Ultrabooks are a new class of thin and light laptops which feature Intel processors, solid state disks, and other premium features including fast boot and resume-from-sleep speeds. If you’re wondering why they need Intel chips, it’s because Intel coined the word “ultrabook” and has trademarked the heck out of it.
But Intel doesn’t have a monopoly on ultraportable laptops, and rival AMD could roll out its answer to the ultrabook as early as January, 2012.
According to a report in The Australian, AMD is working with a number of laptop makers on new ultrathin notebooks using energy efficient AMD chips.
Like Intel, AMD has made a couple of major changes to its notebook chips over the past few years that make it possible to slot the processors into thin and light laptops without big, noisy fans. The latest processors use less energy and generate less heat than previous AMD chips.
AMD also now produces what it calls APUs, or accelerated processor units.
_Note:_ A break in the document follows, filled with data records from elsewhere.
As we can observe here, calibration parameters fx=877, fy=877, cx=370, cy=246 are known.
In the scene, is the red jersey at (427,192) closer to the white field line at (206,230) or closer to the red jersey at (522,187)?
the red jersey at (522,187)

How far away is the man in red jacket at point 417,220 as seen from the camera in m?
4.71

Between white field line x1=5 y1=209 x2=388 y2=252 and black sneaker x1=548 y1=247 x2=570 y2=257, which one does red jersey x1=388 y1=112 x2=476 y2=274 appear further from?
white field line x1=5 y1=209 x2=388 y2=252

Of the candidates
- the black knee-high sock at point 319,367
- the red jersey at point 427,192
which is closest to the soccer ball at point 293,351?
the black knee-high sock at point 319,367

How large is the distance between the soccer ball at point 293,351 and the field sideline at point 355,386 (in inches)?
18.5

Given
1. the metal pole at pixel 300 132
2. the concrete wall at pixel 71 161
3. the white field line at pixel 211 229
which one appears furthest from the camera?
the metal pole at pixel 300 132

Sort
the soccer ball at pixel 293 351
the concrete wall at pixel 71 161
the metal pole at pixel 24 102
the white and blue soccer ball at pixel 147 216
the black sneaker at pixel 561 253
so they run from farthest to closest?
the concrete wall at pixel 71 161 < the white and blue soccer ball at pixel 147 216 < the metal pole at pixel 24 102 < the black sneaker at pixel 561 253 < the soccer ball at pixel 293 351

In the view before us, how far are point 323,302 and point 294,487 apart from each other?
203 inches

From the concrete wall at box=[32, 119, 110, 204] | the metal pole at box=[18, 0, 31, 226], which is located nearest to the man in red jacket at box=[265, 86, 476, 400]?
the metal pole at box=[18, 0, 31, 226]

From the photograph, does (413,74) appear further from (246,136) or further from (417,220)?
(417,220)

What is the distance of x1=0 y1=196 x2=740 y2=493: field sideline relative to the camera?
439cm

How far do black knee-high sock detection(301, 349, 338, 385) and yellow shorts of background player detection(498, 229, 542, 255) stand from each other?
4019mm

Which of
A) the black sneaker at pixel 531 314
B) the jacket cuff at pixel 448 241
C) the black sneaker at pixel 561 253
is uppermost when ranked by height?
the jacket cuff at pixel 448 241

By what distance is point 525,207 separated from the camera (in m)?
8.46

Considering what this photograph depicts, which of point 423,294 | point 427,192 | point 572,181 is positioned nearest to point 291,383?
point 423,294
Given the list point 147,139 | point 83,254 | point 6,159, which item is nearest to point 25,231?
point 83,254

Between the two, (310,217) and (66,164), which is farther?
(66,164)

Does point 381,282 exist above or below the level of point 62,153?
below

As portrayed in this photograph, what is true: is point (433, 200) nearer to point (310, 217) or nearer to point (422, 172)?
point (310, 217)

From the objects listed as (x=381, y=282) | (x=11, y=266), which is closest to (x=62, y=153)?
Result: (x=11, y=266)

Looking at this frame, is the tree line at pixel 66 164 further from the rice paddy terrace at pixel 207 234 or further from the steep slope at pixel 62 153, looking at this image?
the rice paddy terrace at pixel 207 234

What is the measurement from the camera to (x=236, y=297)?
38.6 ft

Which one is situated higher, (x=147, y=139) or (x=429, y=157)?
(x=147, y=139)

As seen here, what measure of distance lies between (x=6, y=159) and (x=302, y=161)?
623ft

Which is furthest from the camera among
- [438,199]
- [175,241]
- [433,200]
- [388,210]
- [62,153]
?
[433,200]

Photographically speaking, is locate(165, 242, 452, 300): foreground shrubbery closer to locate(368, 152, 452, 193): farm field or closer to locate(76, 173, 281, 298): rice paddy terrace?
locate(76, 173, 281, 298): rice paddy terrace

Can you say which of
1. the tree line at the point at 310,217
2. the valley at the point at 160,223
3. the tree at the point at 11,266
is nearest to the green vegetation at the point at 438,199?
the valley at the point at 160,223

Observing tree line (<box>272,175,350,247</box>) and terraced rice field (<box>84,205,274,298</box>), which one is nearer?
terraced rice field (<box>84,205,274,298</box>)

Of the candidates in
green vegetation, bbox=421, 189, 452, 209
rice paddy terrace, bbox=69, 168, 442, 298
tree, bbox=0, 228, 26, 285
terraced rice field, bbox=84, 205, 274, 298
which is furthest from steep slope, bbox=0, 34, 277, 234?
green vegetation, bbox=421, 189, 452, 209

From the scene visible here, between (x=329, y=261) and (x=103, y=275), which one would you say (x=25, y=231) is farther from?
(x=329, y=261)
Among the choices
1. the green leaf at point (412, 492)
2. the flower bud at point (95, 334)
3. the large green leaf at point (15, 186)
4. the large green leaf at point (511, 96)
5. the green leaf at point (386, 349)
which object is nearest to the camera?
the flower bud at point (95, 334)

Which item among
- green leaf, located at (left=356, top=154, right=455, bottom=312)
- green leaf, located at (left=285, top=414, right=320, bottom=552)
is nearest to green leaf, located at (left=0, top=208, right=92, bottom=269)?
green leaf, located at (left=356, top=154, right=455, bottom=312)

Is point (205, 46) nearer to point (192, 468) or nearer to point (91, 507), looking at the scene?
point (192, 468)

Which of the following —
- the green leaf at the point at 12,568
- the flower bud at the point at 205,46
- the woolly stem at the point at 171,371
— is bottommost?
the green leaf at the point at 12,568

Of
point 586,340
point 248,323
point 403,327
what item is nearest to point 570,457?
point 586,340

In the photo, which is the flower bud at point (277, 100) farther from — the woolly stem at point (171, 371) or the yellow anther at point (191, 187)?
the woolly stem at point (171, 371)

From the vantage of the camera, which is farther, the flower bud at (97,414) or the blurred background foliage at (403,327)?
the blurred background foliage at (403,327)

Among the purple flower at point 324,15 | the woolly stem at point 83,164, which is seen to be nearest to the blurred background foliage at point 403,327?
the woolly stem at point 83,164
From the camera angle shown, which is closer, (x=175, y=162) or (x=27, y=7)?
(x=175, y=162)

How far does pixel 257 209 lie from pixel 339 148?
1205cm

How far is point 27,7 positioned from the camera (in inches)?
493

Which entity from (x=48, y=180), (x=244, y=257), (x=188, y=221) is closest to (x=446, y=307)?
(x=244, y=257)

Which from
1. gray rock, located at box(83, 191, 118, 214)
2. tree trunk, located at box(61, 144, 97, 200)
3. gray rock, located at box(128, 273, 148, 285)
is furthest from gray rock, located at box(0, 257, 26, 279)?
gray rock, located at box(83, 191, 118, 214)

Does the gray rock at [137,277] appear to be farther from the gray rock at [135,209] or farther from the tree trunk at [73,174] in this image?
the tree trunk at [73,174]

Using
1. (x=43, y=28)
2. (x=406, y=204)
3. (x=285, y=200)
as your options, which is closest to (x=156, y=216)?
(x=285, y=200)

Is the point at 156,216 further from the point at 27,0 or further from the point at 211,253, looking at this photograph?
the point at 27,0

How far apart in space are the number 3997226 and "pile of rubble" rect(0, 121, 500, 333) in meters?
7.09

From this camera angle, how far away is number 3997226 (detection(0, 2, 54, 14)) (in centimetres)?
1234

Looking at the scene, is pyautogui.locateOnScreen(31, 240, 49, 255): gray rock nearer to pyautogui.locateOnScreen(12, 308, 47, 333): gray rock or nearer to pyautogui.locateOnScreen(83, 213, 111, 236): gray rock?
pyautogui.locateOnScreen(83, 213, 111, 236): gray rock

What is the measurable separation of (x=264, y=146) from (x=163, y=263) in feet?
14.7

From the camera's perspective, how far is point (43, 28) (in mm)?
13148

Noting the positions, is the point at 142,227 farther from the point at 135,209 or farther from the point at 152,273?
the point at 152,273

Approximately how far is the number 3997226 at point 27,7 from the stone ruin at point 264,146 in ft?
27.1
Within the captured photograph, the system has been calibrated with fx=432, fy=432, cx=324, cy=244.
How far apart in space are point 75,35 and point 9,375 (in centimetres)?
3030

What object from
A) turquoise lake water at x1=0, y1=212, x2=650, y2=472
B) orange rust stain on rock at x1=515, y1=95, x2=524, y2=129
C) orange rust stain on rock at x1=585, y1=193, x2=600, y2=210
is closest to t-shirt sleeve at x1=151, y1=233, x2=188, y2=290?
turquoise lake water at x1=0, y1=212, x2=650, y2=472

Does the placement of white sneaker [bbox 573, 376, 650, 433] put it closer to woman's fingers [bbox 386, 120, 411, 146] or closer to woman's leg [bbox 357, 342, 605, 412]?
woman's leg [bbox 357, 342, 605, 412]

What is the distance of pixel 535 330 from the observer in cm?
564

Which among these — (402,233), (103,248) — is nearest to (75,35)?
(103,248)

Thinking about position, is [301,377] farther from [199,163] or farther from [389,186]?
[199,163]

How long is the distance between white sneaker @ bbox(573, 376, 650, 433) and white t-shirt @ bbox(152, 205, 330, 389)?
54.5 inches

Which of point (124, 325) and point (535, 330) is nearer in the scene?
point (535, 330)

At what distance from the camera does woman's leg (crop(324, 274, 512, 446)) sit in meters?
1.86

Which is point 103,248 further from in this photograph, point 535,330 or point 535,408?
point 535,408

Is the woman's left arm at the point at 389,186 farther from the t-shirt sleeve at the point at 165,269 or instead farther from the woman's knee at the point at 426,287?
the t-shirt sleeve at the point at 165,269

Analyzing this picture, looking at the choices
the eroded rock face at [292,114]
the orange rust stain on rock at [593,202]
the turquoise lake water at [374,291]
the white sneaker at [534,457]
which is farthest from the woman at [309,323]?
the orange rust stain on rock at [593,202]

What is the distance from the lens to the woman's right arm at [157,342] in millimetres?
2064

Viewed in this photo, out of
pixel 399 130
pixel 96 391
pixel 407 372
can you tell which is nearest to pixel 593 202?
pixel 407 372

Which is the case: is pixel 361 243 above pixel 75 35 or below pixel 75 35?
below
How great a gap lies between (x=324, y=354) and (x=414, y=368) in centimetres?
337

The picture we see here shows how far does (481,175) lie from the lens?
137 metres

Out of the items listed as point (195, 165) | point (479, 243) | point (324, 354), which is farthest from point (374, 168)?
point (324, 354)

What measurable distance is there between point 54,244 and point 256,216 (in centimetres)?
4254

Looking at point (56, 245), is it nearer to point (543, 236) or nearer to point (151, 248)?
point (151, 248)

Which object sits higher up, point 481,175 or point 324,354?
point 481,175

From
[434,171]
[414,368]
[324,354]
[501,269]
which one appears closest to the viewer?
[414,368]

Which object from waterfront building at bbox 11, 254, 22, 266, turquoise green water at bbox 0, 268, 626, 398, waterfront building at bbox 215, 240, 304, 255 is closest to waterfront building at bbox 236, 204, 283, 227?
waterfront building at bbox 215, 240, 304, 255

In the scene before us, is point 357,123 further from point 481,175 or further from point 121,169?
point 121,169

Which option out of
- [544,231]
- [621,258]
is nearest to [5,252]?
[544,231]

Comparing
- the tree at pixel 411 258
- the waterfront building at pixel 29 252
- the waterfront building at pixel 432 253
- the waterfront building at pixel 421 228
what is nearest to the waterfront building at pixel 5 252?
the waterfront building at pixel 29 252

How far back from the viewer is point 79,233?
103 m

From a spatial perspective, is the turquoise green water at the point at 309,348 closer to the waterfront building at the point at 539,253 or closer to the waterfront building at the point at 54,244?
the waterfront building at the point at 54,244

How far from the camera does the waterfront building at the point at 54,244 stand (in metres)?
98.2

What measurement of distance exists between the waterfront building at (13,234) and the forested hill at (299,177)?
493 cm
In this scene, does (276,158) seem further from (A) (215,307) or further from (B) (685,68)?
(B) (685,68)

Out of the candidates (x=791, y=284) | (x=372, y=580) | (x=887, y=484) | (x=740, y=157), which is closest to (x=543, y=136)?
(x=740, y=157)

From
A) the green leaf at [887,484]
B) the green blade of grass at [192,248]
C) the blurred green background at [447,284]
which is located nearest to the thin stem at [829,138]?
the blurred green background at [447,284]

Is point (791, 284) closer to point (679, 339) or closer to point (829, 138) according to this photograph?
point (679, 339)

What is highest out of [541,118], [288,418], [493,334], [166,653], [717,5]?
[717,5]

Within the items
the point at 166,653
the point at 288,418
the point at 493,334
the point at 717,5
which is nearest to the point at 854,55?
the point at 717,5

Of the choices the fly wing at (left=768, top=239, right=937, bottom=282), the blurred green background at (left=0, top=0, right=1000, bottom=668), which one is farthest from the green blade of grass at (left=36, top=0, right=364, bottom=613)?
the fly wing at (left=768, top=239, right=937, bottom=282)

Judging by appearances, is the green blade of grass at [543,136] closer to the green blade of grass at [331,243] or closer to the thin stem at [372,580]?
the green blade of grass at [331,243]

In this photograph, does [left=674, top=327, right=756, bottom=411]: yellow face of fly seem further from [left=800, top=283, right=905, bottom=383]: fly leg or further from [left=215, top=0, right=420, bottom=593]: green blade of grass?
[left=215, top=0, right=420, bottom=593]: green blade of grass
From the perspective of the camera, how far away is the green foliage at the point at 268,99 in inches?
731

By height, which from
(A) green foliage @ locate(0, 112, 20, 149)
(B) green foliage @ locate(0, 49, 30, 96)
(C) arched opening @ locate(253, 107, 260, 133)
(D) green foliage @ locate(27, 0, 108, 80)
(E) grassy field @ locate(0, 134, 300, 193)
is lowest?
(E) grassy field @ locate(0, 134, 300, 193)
These combine graphics and CPU functions onto a single chip to further reduce energy consumption.
Intel has made similar moves and has offered HD-capable integrated graphics for years, but AMD tends to hold the edge on graphics performance. The Radeon HD graphics available even on the company’s low-end C-series and E-series processors tends to pack enough punch for Blu-ray video decoding, 3D gaming, and other graphically-intense activities.
It’s likely that the new ultrathin laptops which could arrive at CES in January could have AMD Brazos 2.0 chips. If that’s the case, there’s a good chance that AMD-powered ultrathins could be significantly cheaper than Intel-powered ultrabooks which typically have starting prices of $900 or more.